= Serenade in Blue =

1942 big band song by Harry Warren

1942 sheet music cover, Bregman, Vocco and Conn, Inc., New York.

1942 RCA Victor 78, 27935-A.

"Serenade in Blue" is a 1942 big band song composed by Harry Warren, with lyrics written by Mack Gordon. It was introduced in the 1942 film Orchestra Wives by Glenn Miller and His Orchestra, sung by Lynn Bari in the film but dubbed by Pat Friday.

==Background==
Glenn Miller and His Orchestra were the first to record and release the song in 1942. They released the song as an RCA Victor 78, 27935-A, which peaked at #2 on the Billboard pop singles chart.

The RCA Victor recording by Glenn Miller and His Orchestra featured vocalist Ray Eberle with backing vocals by The Modernaires. This record was the year's eleventh-best selling recording in the United States according to Billboard magazine, after having spent fifteen weeks on the Billboard charts.

==Notable recordings==
- The first recording and release of the song by Glenn Miller and His Orchestra (with vocal refrain by Ray Eberle and The Modernaires).
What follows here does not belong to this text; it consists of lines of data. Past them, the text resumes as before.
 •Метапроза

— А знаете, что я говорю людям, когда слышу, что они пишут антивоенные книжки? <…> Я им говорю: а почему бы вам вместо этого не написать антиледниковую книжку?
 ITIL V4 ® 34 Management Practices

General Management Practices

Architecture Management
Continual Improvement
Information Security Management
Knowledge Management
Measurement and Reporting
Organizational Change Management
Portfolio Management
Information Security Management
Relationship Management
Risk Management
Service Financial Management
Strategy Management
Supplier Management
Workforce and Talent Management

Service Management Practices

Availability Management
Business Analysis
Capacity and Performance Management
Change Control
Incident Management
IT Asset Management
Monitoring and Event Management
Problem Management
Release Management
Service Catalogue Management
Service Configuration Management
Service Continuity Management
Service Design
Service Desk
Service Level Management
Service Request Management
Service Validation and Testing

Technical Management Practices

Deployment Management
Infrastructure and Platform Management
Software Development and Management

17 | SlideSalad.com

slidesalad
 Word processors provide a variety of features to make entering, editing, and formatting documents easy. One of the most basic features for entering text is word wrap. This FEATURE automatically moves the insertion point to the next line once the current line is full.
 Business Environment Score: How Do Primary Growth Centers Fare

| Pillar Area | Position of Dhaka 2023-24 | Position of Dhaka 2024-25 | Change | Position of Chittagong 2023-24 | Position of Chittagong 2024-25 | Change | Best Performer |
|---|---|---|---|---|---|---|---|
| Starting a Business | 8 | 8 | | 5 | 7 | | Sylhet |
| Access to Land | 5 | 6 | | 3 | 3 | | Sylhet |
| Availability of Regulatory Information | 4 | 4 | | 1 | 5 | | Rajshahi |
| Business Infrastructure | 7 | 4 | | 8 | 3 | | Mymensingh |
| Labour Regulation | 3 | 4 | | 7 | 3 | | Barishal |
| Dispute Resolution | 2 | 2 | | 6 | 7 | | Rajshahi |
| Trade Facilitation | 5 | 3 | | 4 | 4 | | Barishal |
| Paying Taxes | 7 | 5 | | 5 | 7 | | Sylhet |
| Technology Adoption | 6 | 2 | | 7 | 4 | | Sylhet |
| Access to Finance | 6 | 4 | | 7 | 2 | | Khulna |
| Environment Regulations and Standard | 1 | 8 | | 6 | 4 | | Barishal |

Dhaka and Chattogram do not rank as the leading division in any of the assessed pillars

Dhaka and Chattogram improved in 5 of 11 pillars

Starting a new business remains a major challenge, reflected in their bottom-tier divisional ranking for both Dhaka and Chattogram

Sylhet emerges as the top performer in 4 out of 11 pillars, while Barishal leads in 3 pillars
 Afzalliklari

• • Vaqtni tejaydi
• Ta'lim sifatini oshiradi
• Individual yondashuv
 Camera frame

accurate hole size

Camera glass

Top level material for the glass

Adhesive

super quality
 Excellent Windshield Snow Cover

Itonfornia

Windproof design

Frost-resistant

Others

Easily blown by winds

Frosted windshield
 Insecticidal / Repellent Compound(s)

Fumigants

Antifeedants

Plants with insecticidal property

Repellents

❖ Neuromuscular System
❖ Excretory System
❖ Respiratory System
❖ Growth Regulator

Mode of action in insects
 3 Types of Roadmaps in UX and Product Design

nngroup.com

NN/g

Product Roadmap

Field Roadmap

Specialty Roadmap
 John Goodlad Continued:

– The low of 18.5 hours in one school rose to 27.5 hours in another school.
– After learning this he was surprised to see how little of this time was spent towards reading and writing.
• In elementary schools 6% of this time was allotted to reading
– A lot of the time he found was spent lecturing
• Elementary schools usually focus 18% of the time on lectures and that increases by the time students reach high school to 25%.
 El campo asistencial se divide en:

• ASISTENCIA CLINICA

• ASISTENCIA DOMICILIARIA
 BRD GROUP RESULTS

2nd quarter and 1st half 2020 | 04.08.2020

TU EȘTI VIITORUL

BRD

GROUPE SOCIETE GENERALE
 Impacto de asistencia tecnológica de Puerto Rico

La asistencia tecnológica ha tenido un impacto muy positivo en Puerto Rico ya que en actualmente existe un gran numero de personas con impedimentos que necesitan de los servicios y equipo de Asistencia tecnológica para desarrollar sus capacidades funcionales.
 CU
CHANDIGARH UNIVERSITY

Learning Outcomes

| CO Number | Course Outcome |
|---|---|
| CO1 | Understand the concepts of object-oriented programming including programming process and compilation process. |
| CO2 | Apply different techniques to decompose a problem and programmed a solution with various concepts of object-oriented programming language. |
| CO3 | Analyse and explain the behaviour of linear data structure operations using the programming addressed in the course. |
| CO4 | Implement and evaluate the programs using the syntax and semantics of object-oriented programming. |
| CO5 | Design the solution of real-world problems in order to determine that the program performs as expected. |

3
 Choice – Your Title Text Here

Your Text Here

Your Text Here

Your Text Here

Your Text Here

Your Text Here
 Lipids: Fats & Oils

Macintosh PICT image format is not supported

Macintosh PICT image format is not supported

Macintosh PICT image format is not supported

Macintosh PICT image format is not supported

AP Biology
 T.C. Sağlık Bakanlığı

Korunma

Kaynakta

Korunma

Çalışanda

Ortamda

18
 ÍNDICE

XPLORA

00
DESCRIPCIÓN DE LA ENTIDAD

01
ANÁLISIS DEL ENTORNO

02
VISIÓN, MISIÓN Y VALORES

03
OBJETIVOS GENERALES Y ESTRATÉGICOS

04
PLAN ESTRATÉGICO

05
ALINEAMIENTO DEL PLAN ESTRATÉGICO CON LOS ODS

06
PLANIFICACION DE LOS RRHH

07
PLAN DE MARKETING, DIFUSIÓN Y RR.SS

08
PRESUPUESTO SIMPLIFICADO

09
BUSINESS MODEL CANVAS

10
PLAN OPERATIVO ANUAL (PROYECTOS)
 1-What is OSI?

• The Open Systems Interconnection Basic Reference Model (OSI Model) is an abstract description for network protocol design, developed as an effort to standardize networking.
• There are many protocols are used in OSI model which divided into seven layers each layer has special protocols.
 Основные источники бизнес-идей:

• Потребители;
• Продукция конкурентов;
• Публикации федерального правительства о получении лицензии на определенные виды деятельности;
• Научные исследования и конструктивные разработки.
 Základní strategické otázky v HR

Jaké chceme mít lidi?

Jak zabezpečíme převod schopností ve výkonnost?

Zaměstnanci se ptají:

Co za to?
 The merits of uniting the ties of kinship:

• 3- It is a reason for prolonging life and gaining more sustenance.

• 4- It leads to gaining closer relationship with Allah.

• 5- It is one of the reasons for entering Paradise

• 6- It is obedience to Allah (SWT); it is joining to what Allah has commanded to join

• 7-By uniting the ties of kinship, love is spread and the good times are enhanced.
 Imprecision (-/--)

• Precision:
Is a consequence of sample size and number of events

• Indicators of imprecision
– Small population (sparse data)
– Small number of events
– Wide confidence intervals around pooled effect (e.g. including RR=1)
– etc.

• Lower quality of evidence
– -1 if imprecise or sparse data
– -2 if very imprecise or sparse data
It was recorded in Chicago on May 20, 1942 and was released by Glenn Miller and His Orchestra on RCA Victor Records as a 78 single, catalogue number 27935A, reaching #2 on the Billboard charts.
- Paul Whiteman and His Orchestra with Guest Vocalist Martha Tilton, 1942
- Tex Beneke with the Glenn Miller Orchestra
- Harry James, 1952
- Ray Anthony, 1954
- Al Caiola
- Vic Damone (1954)
- Doris Day - Doris Day's Sentimental Journey (1964)
- Billy Eckstine Big Band (April 21, 1947)
- David Rose and his Orchestra, 1948
- Dinah Shore
- Stan Getz - West Coast Jazz (1955)
- Jackie Gleason - Body and Soul (1995)
- Benny Goodman - Benny Goodman and His Great Vocalists, Dick Haymes on vocals, Legacy/Columbia, 1995
- Dexter Gordon - Landslide (1962)
- Charlie Mingus, 1956
- Lou Levy Trio in 1955
- Gloria Lynne
- Oscar Peterson Trio - Plays Harry Warren (1954), Pastel Moods (1956)
- Charlie Barnet, 1956
- Jerry Gray, 1958
- André Previn and David Rose - Like Blue (1960)
- Frank Sinatra - Sinatra and Swingin' Brass (1962)

==Popular culture==
- Brad Kane (dubbing Danny Strong) and Royal Crown Revue in the Buffy the Vampire Slayer episode Superstar (2000).